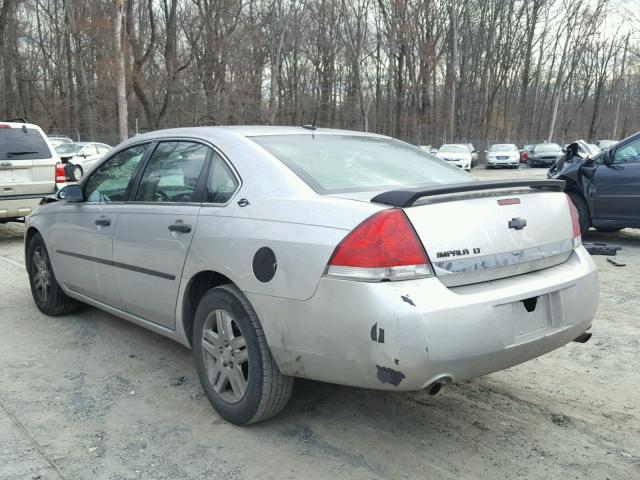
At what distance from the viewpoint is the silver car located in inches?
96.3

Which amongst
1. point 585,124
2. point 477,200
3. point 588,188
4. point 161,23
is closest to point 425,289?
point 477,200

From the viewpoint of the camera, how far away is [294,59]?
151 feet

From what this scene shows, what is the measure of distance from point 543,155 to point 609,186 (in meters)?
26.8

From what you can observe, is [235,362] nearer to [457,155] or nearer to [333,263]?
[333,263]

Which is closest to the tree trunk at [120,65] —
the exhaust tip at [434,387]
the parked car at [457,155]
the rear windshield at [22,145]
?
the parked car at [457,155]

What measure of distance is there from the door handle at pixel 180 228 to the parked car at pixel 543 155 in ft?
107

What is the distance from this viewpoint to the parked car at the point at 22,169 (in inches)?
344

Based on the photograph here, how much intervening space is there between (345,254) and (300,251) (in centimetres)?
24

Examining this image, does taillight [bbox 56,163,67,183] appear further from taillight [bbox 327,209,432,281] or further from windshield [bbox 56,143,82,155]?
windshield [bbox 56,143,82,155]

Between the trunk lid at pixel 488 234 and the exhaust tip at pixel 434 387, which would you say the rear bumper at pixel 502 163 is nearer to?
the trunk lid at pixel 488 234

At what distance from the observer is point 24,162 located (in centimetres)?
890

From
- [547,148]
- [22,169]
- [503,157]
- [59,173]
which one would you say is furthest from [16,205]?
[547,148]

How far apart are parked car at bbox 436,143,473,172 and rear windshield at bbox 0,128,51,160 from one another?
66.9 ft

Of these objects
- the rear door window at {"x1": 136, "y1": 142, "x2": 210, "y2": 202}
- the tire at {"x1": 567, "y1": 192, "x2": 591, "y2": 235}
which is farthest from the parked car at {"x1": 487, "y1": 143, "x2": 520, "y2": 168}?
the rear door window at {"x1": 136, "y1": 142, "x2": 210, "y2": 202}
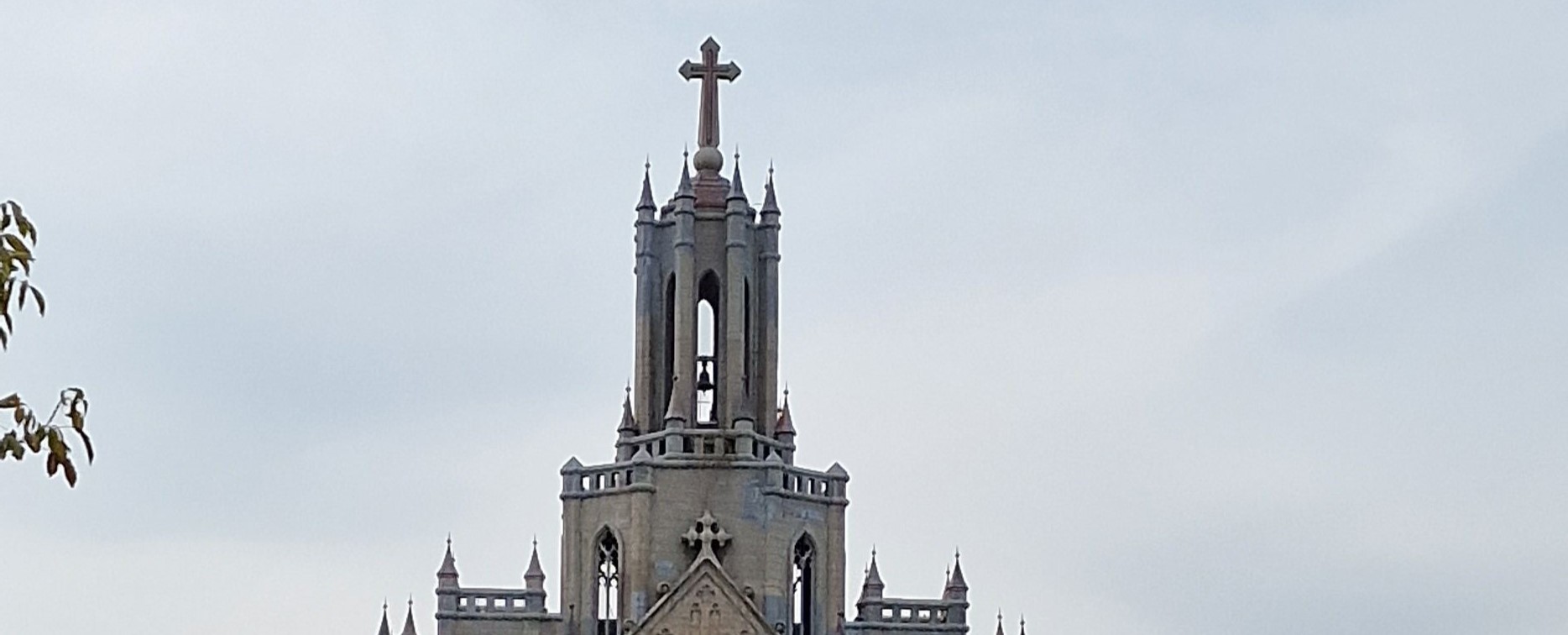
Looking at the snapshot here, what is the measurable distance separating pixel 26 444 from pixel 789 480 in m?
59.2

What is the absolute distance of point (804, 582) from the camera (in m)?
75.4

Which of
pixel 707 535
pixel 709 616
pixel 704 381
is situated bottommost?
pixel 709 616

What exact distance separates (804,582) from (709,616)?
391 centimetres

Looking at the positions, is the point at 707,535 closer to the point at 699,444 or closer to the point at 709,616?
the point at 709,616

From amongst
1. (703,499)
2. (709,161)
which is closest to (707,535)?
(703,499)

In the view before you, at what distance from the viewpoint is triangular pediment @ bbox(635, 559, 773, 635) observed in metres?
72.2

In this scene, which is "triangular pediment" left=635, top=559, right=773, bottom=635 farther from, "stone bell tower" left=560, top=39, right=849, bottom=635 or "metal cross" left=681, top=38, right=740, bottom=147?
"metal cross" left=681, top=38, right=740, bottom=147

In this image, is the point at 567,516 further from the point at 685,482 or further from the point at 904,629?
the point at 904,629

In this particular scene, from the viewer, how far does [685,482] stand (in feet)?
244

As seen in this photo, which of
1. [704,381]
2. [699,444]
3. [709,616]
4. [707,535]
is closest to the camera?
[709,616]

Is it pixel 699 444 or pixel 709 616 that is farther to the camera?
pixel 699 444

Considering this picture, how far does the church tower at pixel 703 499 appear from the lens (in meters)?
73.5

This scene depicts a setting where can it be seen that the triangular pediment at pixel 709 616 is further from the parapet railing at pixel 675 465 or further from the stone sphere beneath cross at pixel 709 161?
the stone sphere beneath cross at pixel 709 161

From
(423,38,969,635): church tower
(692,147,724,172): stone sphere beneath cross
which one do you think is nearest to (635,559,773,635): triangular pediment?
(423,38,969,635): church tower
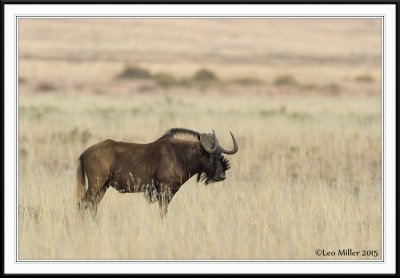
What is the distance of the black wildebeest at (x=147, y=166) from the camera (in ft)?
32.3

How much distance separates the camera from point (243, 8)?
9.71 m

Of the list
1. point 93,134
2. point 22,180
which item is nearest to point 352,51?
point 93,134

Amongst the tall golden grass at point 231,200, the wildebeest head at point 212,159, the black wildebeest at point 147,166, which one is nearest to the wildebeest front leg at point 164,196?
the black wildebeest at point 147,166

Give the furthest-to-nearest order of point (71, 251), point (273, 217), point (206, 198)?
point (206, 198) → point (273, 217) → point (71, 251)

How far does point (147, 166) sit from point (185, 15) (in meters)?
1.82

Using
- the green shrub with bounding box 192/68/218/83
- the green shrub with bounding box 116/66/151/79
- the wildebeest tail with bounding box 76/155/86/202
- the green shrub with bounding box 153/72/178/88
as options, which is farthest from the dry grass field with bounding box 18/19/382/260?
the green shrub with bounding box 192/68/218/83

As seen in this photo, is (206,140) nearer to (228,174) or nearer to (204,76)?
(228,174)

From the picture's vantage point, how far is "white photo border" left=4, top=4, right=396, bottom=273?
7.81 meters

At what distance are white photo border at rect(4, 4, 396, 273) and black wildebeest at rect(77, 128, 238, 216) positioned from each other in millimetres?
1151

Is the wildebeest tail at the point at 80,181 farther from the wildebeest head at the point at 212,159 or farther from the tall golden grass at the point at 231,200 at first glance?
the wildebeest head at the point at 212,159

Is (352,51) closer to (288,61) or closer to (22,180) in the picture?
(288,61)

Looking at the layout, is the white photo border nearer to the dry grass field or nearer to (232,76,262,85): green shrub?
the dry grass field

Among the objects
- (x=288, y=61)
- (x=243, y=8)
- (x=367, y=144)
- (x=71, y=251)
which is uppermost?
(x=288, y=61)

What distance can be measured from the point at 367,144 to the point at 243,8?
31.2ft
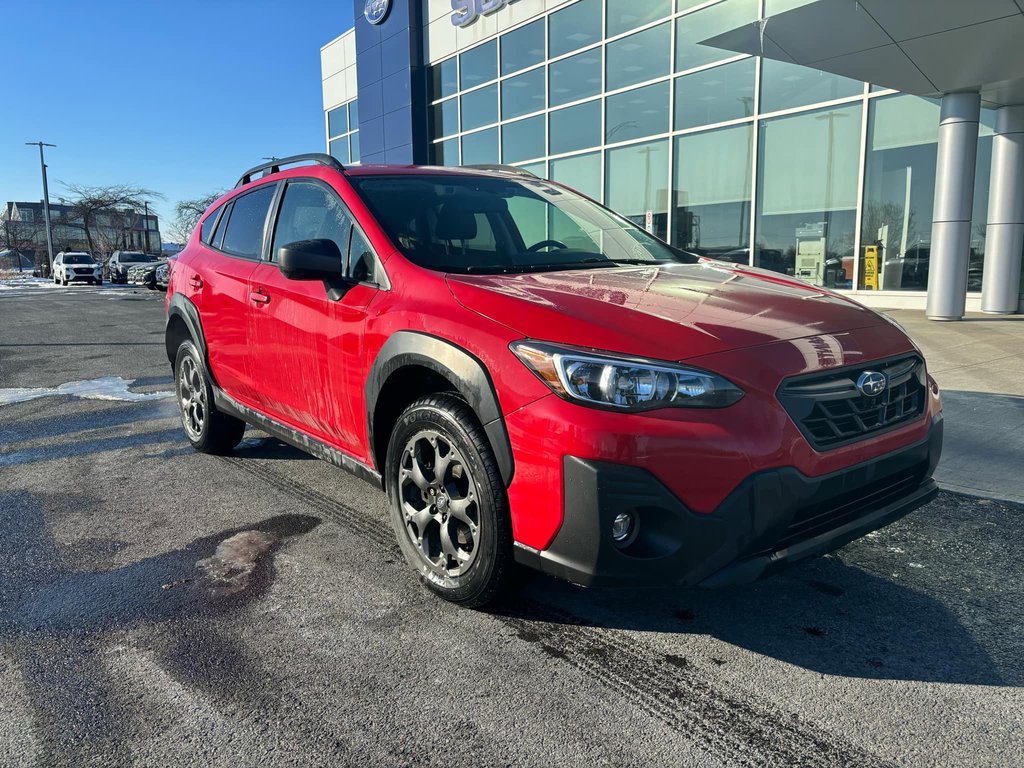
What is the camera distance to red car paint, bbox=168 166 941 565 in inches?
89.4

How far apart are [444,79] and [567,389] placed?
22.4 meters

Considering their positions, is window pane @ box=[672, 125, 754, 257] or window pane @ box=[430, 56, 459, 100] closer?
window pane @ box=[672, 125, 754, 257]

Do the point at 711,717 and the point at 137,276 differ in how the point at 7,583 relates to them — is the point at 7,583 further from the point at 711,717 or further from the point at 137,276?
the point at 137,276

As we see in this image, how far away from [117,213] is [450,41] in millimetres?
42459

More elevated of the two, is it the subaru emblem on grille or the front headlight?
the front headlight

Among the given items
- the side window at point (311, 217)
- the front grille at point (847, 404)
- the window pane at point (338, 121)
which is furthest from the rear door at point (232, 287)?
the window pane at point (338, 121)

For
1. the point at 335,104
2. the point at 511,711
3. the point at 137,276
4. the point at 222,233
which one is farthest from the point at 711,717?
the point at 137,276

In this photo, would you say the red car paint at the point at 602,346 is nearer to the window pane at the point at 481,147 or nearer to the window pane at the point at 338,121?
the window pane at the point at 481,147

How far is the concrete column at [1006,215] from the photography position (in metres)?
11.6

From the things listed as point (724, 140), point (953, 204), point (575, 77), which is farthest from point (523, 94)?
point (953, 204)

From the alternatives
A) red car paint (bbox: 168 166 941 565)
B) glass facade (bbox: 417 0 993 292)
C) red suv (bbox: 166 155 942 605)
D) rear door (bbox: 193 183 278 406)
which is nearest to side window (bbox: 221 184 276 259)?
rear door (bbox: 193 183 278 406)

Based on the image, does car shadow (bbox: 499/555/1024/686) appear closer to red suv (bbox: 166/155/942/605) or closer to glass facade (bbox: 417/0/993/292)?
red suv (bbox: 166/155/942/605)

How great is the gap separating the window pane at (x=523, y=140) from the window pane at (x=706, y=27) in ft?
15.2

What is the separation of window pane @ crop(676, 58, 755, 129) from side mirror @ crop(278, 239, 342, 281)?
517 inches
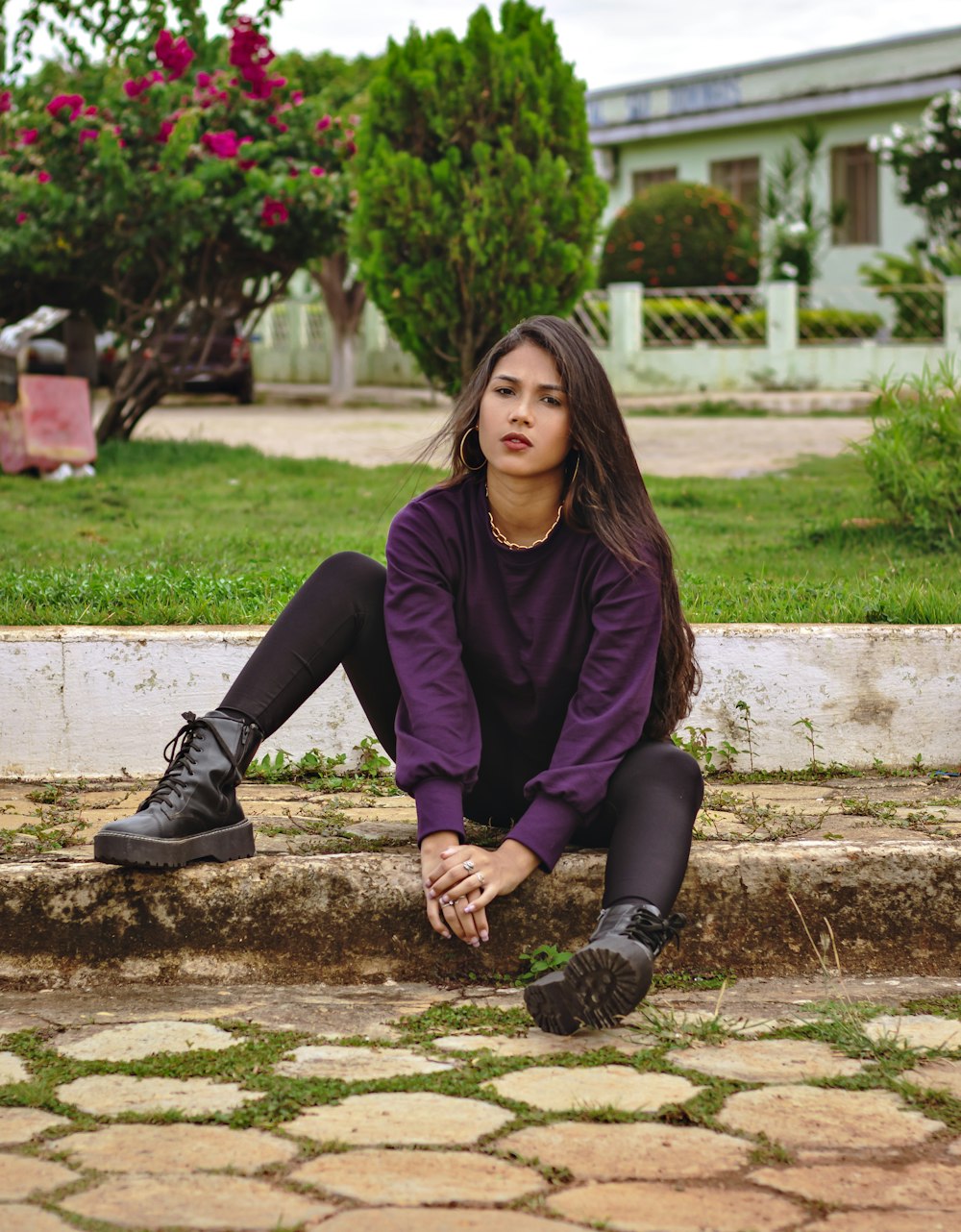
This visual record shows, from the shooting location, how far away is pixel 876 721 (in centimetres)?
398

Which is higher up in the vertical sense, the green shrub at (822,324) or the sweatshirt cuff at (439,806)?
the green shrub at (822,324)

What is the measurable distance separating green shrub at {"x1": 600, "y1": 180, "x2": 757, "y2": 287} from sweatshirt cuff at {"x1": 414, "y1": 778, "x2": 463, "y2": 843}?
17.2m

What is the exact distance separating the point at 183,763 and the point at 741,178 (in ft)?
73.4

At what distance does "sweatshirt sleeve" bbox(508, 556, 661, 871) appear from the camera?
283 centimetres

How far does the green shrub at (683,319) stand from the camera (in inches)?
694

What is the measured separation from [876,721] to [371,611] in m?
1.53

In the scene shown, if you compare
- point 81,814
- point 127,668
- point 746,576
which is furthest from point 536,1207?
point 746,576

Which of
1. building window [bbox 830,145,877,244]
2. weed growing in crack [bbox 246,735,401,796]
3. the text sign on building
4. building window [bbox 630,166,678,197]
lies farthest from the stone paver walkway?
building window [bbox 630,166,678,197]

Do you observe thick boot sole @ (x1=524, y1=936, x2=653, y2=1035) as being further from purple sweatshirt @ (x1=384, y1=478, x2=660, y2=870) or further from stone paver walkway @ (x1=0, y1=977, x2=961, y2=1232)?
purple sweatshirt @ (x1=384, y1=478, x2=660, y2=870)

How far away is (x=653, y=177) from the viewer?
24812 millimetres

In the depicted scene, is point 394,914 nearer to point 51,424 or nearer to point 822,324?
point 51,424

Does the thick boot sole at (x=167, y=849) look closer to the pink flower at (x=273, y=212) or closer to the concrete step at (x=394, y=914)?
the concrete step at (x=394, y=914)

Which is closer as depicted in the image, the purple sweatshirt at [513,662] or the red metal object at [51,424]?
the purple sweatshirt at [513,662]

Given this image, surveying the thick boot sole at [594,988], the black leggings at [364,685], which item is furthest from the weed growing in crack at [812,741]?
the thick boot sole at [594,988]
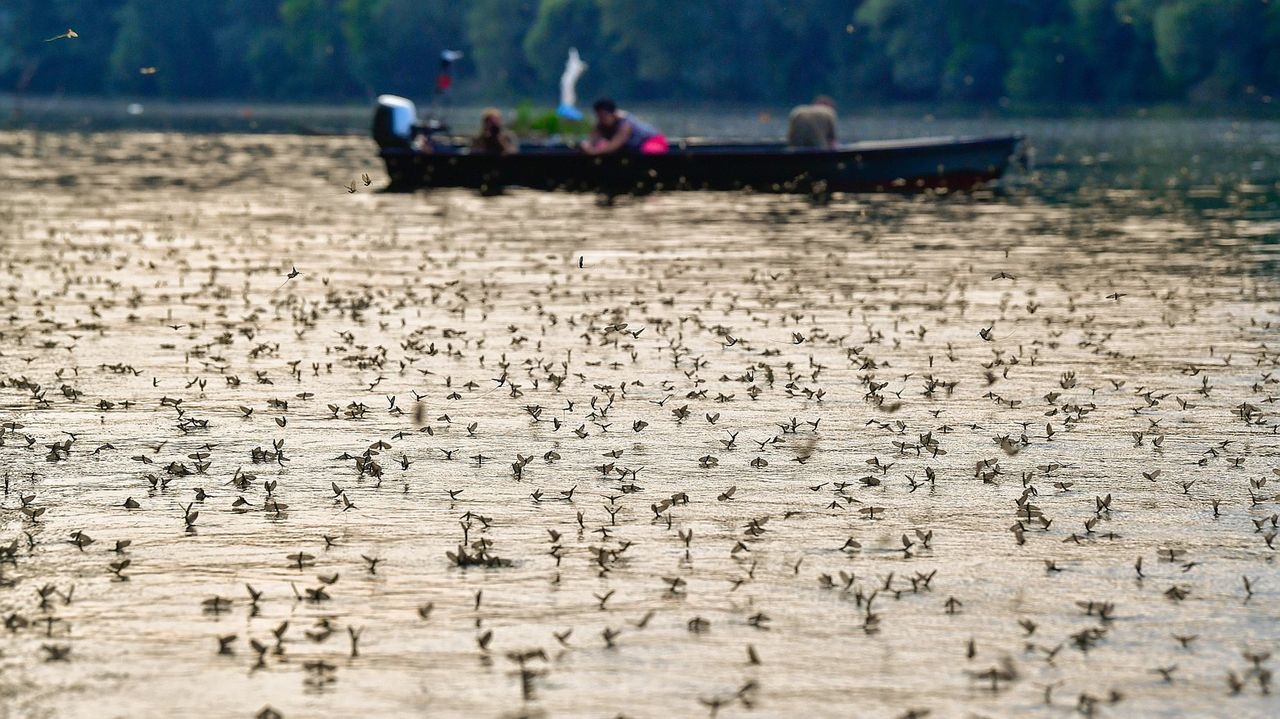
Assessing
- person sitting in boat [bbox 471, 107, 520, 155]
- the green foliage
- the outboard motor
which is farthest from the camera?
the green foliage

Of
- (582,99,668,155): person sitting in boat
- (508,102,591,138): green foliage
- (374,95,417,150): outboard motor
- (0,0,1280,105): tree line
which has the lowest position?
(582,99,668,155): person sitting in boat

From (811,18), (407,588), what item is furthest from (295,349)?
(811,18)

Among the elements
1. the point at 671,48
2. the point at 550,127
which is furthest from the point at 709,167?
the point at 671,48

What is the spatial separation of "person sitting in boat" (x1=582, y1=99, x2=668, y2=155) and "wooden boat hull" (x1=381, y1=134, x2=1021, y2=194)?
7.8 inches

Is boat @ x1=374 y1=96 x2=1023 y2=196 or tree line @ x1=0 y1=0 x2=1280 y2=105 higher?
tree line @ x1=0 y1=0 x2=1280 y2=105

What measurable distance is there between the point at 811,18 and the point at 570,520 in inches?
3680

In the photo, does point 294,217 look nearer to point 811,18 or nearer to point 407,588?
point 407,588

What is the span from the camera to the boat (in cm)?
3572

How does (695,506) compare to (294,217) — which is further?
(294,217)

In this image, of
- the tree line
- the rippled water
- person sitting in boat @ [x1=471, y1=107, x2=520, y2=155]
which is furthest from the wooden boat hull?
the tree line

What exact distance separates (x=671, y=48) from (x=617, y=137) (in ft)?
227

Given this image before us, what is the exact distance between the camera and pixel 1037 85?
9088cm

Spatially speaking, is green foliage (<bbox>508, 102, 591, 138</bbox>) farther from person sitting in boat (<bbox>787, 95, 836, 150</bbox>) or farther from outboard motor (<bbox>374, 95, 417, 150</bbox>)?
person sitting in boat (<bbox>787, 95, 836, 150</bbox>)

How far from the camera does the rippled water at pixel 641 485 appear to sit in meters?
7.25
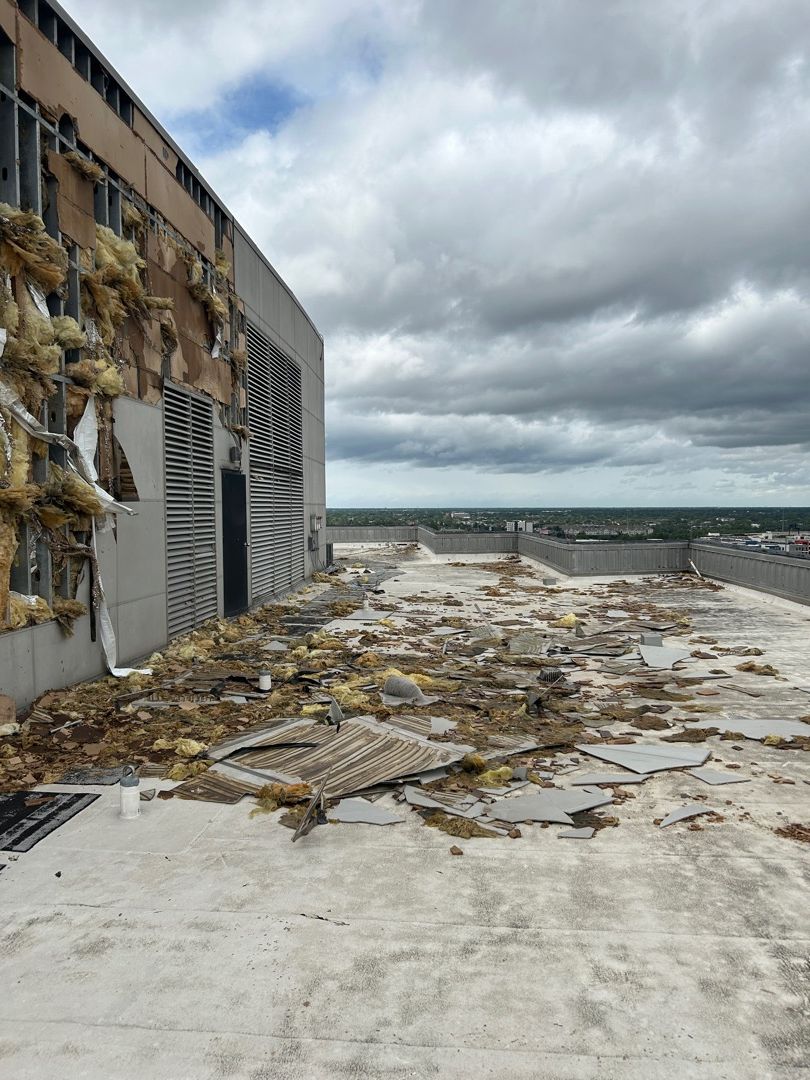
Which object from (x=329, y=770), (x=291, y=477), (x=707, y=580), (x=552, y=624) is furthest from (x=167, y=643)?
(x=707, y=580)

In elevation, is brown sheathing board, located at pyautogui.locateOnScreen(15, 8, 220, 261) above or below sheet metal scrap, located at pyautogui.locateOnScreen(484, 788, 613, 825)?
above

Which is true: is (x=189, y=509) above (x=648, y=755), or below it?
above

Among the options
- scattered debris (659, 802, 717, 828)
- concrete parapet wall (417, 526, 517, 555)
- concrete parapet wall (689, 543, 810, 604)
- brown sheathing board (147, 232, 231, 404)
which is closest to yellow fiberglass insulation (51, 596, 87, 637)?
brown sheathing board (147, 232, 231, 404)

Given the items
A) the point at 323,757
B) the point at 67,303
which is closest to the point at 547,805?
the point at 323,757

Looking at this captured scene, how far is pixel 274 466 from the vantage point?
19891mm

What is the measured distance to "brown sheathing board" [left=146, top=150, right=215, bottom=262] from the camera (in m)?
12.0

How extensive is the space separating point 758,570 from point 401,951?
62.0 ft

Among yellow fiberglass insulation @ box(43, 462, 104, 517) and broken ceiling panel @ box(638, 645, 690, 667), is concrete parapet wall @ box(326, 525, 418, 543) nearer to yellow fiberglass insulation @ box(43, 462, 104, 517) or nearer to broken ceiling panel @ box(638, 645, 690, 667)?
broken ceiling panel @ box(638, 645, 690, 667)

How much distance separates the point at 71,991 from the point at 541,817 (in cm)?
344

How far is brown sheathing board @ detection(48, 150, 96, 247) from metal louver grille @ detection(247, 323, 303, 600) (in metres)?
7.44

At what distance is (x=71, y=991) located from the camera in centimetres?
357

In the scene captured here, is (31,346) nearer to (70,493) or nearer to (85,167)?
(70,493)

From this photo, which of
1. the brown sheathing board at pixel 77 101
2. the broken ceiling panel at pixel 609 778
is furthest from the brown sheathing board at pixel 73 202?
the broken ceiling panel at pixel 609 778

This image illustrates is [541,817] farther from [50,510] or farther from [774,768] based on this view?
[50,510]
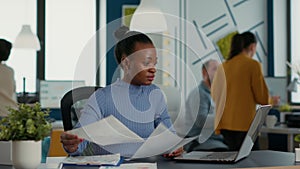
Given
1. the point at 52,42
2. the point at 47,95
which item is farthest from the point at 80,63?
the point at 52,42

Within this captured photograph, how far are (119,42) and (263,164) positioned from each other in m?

------------------------------------

#### Required task:
Please retype the data, everything from the line containing "How far apart are parked" down to the line containing "391 centimetres", both included, with each line kept as it appears. Omit the pictures.

#### Problem solution:
How far apart are parked car at bbox 436,143,473,172 and rear windshield at bbox 0,128,51,160 from one another?
66.9 ft

Of these objects
- the rear door window at {"x1": 136, "y1": 142, "x2": 210, "y2": 202}
- the tire at {"x1": 567, "y1": 192, "x2": 591, "y2": 235}
which is farthest from the parked car at {"x1": 487, "y1": 143, "x2": 520, "y2": 168}?
the rear door window at {"x1": 136, "y1": 142, "x2": 210, "y2": 202}
Looking at the snapshot here, what is the measurable distance separating pixel 26 444 from pixel 789 480 in m?
59.2

What is the absolute distance of point (804, 582) from the camera (in m)?
75.4

Which of
pixel 707 535
pixel 709 616
pixel 704 381
is situated bottommost?
pixel 709 616

What exact distance separates (804,582) from (709,616)?
391 centimetres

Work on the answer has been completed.